_Given problem_. Print each of the entries below verbatim, line for line.

━━ Stored data

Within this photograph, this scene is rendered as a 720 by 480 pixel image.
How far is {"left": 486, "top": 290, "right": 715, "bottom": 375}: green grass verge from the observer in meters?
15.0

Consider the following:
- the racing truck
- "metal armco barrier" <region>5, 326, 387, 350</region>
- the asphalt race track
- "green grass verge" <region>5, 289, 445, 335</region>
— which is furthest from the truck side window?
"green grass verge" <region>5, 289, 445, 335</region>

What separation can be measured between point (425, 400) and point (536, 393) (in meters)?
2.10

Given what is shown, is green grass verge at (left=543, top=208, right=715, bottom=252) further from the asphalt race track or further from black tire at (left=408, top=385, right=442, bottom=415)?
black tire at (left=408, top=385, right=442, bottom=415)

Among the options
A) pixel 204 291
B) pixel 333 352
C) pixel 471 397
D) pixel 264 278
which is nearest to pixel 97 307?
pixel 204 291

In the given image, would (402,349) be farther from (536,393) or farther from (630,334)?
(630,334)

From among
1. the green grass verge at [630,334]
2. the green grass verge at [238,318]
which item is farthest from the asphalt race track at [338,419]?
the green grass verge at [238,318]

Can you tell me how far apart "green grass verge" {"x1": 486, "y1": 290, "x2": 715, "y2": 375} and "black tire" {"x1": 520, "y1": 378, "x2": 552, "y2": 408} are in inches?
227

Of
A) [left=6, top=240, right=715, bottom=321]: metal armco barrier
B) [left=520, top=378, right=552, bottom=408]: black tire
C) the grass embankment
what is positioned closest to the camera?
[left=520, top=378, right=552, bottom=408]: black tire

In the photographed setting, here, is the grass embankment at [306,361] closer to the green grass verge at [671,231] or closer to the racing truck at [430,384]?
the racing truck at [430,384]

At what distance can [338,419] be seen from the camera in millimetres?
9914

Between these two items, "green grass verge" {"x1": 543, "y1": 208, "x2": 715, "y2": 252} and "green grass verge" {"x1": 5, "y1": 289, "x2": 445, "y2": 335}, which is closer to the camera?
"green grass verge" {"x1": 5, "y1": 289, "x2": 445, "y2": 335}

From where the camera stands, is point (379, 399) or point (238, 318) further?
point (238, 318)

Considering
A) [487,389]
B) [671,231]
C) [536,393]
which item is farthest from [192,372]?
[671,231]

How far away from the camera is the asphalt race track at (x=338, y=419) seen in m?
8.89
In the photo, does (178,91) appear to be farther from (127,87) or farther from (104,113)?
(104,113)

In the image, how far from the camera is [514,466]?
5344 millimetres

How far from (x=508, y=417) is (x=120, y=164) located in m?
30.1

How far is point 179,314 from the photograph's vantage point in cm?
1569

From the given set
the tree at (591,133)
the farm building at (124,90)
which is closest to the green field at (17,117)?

━━━━

_Output of the exercise_.
Within this photograph, this scene is rendered as a 720 by 480 pixel image.
How far is {"left": 486, "top": 290, "right": 715, "bottom": 375}: green grass verge from the observer in meters?
15.0

Consider the following:
- the racing truck
- "metal armco barrier" <region>5, 326, 387, 350</region>
- the asphalt race track
- "green grass verge" <region>5, 289, 445, 335</region>
— which is furthest from the truck side window?
"green grass verge" <region>5, 289, 445, 335</region>

What separation can be measured between point (425, 400) and point (536, 393) (in meters)?
2.10

Given what is shown, is green grass verge at (left=543, top=208, right=715, bottom=252) further from the asphalt race track or further from black tire at (left=408, top=385, right=442, bottom=415)?
black tire at (left=408, top=385, right=442, bottom=415)

Among the options
A) pixel 204 291
B) pixel 333 352
C) pixel 471 397
D) pixel 264 278
which is nearest to pixel 97 307?
pixel 204 291

In the given image, would (402,349) be farther from (536,393) or farther from (630,334)?
(630,334)

From among
1. the green grass verge at [630,334]
2. the green grass verge at [238,318]
which item is farthest from the asphalt race track at [338,419]?
the green grass verge at [238,318]

Can you tell me how far apart "green grass verge" {"x1": 486, "y1": 290, "x2": 715, "y2": 375} and "black tire" {"x1": 520, "y1": 378, "x2": 552, "y2": 408} are in inches?
227

Of
A) [left=6, top=240, right=715, bottom=321]: metal armco barrier
B) [left=520, top=378, right=552, bottom=408]: black tire
C) the grass embankment
what is positioned closest to the camera?
[left=520, top=378, right=552, bottom=408]: black tire

In the photographed setting, here, is the grass embankment at [306,361] closer to the green grass verge at [671,231] or closer to the racing truck at [430,384]?
the racing truck at [430,384]

At what distance can [338,419] be seen from the camera in millimetres?
9914

Between these two items, "green grass verge" {"x1": 543, "y1": 208, "x2": 715, "y2": 252} and "green grass verge" {"x1": 5, "y1": 289, "x2": 445, "y2": 335}, which is closer to the camera?
"green grass verge" {"x1": 5, "y1": 289, "x2": 445, "y2": 335}

From where the camera stands, is point (379, 399) or point (238, 318) further?
point (238, 318)

Considering
A) [487,389]
B) [671,231]
C) [536,393]
which item is farthest from [192,372]?
[671,231]

How far away from the camera is the asphalt race track at (x=338, y=419) seen in m?
8.89
In the photo, does (178,91) appear to be farther from (127,87) or farther from (104,113)?
(104,113)

In the image, how far from the camera is [514,466]?
5344 millimetres

How far from (x=508, y=417) is (x=120, y=164) located in m?
30.1

How far is point 179,314 from the photograph's vantage point in cm?
1569

From the given set
the tree at (591,133)
the farm building at (124,90)
which is closest to the green field at (17,117)?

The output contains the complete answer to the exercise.